The reaction of pig heart mitochondrial and cytosolic aspartate aminotransferases (abbreviated to mAspAT and cAspAT, respectively) with an enzyme-suicide substrate (mechanism-based inhibitor), gostatin (5-amino-2-carboxyl-4-oxo-1,4,5,6-tetrahydropyridine-3-acetic acid) was studied kinetically, by following the spectral change with a micro-stopped-flow apparatus, as well as the inactivation of the enzyme activity. No significant difference in kinetic behavior was observed between mAspAT and cAspAT. From the analysis of time-dependent spectral change, no positive evidence for the existence of spectrophotometrically distinguishable intermediates was obtained. Both the spectral change and the inactivation followed, at least in appearance, simple bimolecular association kinetics, under the conditions studied. However, the second-order rate constant of the spectral change was found to be 1.5 to 2 times as large as that of the inactivation. The effects of pH and temperature on kon (the second-order rate constant of the spectral change) were also studied.

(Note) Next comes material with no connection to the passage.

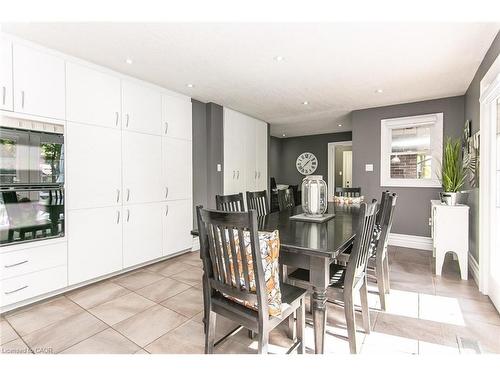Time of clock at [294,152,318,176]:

1 This work was supported in part by Grants-in-Aid for Scientific Research from the Ministry of Education, Science and Culture of Japan.
Present addresses: K. Kitagishi, Department of Biochemistry and Biophysics, School of Medicine, University of Pennsilvania, PA 19104, U.S.A.; T. Nishino, Kurabo Industries Ltd., Neyagawa, Osaka 572; S. Murao, Department of Applied Microbial Technology, Kumamoto Institute of Technology, Kumamoto, Kumamoto 860.